Stealing from the dead: A victimless crime
on August 30, 2010 at 5:00 amPosted In: comics, Main Story
Stealing from the dead: A victimless crime. Unless he’s a zombie, then he’s going to be pretty pissed.
Looting is going to be one of the funner aspects of the coming zombpocalypse. And well if your conscience bothers you, try thinking of it all as a massive video game and all those zombies you are shooting are merely dropping good loot.
Cross your fingers for that zombie boss dropping a tier five combat shotgun…. also some massive shoulder pads… and a pony.

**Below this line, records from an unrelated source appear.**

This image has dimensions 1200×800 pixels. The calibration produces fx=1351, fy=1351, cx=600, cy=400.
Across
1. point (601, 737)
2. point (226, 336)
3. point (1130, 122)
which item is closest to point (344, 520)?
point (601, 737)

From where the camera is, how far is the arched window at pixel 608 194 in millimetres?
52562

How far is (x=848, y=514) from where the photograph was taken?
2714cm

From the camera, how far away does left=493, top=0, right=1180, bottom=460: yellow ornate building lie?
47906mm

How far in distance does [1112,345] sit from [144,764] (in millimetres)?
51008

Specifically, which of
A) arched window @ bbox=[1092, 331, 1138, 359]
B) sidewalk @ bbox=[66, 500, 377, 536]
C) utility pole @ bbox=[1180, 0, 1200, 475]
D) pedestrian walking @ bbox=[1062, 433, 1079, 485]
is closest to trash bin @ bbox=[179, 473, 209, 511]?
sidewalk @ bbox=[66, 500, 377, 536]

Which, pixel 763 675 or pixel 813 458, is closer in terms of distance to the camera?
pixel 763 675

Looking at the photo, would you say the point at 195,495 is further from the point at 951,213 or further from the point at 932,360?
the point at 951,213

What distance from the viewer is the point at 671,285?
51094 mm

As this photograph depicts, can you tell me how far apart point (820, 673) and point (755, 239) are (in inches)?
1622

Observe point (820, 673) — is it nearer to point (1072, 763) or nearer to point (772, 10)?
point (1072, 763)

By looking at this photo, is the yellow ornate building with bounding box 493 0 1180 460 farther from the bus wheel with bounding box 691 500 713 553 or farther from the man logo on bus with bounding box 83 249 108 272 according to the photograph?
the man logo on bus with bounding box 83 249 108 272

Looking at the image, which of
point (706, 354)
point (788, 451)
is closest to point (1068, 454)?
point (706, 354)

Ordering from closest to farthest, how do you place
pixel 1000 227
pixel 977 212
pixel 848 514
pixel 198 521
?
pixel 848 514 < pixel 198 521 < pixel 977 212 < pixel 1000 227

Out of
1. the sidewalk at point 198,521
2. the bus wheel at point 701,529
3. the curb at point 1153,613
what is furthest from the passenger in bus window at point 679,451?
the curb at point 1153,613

Very good point. The problem I would have is judging when to go ‘shopping’. Just like I never know when I should show up for a party. Nothing could be more embarrassing than going out to lay waste to the zombie horde, and pick up a few knick knacks, only to get plugged by some cop who thinks he is still on the clock.
Wow, Pianoman, that would suck. Only really bad thing about any apocalypse is that a lot of people tend to go the bad kind of crazy. I can almost 100% guarantee you that the month and the week leading up to December 21, 2012 are going to see the largest increase in crime the world has ever seen.
Dang Mayans! They should have been more considerate of my needs. They didn’t put any thought to how ending their calendar was going to effect my shopping season.
So rude.
…or a birthday…geez
I have a plan for when I go out for supplies, shopping, video games, porn, whatever.
I’m going to wear a hat a t shirt..both of which will have bright LED lights that read I AM NOT A ZOMBIE DO NOT SHOOT ME.
This will accomplish 2 things. Zombies will go “ohh shiny” and be easier to shoot in the face. People will read it and go…”hmmm maybe he’s not a zombie” and give me that slight edge I need to shoot them in the face.
If fallout has tought me anything, it’s when your not in a safe place…shoot anything that moves. If it twitches shoot it again.
No kidding. Would it have killed them to look past the destruction of their civilization to consider my stinking birthday?
Some people.
This also brings me to a random question.
What is the one item you would go nuts trying to find? I mean ala zombieland when whatshisface is looking for a twinkie.
Also I think Quinten terintino (yes I know my spelling sucks today…no I don’t care) should make a zombieland type movie…but with a pulp fiction styled feel to it.
I would miss chicken fried steak…. Also new arteries for my obsession with chicken fried steak.
…Also Fallout has taught me that there are NO super mutant women. (Sadness) And I looked all over the place, because…. you know…. kinda hot idea….right? Am I right?
Toilet paper is going to be like gold so that is what I would be prospecting for. Although ZC if you’re really from Utah you know I’ll need an M1 tank to pry it and the warehouses full of JELLO out of everyone’s cold dead hands.
Actually I may put that in the comic some time. Roaving bands of survivors desperately fighting for the last roll of Toilet paper in the world… sounds funny.
As for the jello…. Pianoman, your going to need more than a tank to pry the Jello away from my Zombie Grandma. I went to a family reunion and there was jello as far as the eye could see.
It’s not an exaggeration that Utahns love their jello…. except for me. I hate that stuff.
Fijiman, I hate the flood levels with a hate that borders on madness. I always get my butt handed to me as I constantly get lost. Whoever designed those levels was a sadist.
I would miss the internet. Think about it, if most of the remaining population is fighting zombies who’s gonna make sure the internet doesn’t go down? Also, the Flood taught me the “shoot anything that moves” lesson.(can’t tell you how many times those things scared me by getting back up)
The Library levels in the first two games (especially the second one) are one of things I always dreaded the most out of the entire series. Hell, in the first two games I was terrified of the Flood because of the fact that they sometimes literally came out of nowhere. The third game, however, the Flood was more of a nuisance than scary. But, yeah, the people who designed those levels were evil and did one hell of a good job.